Spearheading its revival is lifelong Wareham resident and Select Board member Joey Still who plans on organizing three to four Don’t Trash Wareham cleanups a year. Still said in his 23 years of living in town, seeing trash and litter is nothing new.

“I have never not seen trash around here, and it’s disgusting to have it be there,” Still said “There’s not a lot of people that get out there and [clean it up], but I am trying to do it on a larger scale, so more people can come out and [clean] too.”

As trash started to overflow in the dumpster, Still’s godson, Justin Munroe, 13, said the most interesting thing he picked up was a little kid’s mattress and added the people of Wareham are attuned to tossing their trash anywhere.

“People like to litter,” he said.

Another lifelong Wareham resident and organizer, Matthew Buckingham, said he is always motivated to clean, but his real motivation lies in wanting to make Wareham beautiful again.

“When you drive by and you see something, you have to do something about it.
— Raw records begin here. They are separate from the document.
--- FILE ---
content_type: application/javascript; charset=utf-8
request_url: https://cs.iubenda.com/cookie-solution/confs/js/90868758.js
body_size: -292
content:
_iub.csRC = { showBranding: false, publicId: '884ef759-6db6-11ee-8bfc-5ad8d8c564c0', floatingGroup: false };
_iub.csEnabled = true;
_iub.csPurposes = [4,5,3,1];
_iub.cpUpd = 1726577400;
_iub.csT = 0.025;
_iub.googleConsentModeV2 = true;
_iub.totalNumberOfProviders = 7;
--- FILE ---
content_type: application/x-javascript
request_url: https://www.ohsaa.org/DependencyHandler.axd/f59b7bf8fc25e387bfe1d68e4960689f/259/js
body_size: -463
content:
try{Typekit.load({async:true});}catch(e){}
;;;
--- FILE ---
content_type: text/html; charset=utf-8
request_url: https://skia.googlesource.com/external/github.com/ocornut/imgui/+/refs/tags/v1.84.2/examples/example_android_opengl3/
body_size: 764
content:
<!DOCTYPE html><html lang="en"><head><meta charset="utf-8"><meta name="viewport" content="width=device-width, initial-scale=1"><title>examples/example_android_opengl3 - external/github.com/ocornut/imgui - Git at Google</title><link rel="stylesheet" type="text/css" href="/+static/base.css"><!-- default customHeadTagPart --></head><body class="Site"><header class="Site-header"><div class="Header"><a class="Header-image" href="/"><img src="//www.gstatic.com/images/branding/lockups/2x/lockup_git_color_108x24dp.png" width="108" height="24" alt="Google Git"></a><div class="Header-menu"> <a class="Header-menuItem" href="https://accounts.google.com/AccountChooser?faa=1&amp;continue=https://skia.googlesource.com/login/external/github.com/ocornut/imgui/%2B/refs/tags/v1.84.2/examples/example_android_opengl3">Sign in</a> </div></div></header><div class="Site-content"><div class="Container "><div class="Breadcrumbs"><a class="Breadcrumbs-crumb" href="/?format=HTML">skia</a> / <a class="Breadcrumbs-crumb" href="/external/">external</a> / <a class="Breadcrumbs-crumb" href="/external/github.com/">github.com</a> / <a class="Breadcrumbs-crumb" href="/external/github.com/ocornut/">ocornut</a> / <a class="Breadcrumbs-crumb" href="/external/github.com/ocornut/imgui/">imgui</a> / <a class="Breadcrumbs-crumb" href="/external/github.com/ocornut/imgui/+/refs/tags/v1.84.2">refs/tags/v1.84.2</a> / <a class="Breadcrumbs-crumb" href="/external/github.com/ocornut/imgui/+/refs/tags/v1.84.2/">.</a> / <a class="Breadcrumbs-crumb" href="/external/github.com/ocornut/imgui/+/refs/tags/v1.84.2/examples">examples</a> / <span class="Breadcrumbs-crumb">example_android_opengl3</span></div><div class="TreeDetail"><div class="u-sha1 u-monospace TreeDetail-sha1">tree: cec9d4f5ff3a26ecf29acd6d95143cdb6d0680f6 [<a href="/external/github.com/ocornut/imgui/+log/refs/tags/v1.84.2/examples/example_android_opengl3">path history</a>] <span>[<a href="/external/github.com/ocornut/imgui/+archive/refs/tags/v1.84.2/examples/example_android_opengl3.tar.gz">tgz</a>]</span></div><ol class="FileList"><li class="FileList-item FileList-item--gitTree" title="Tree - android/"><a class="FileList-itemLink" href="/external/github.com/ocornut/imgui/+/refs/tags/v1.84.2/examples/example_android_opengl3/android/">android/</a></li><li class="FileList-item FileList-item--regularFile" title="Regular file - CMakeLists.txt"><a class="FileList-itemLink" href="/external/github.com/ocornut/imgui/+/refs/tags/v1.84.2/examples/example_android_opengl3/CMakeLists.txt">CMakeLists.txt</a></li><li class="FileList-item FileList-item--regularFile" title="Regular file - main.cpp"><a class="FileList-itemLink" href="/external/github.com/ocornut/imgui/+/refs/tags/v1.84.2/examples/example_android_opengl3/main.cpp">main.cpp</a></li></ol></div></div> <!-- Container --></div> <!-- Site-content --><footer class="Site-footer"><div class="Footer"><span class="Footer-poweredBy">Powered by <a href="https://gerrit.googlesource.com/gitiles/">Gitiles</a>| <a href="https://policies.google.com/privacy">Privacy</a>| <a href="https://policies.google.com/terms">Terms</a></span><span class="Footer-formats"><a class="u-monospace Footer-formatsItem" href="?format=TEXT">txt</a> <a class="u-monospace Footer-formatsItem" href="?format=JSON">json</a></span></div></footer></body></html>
You can’t just look the other way…and a lot of people have been doing that for a long time,” he said, “We like to advocate for the town and for the people to clean, because we have pine barren forests and oceans. We are lucky to have all this here.”

Owner of Catone Lawn Care and Maintenance and Catone Dump Services, Ron Catone’s motivation in helping is to support the town, like Wareham supported him and his family in 2016 when he first moved here.

Several mattresses were found during the cleanup and Catone said disposing of mattresses is very expensive.

“It’s over $200 a ton, and every time we dump one of these dumpsters, it costs $200 or more,” Catone said “Today is probably going to be four or 500 dollars. It could be more depending on the mattresses.”

Still, who has been organizing cleanups around town for many months challenges Warehmites to pick up trash whenever they see it.

“If you’re outside one day, and you see trash on the side of the road, are you just going to walk by or are you going to go pick it up,” he said.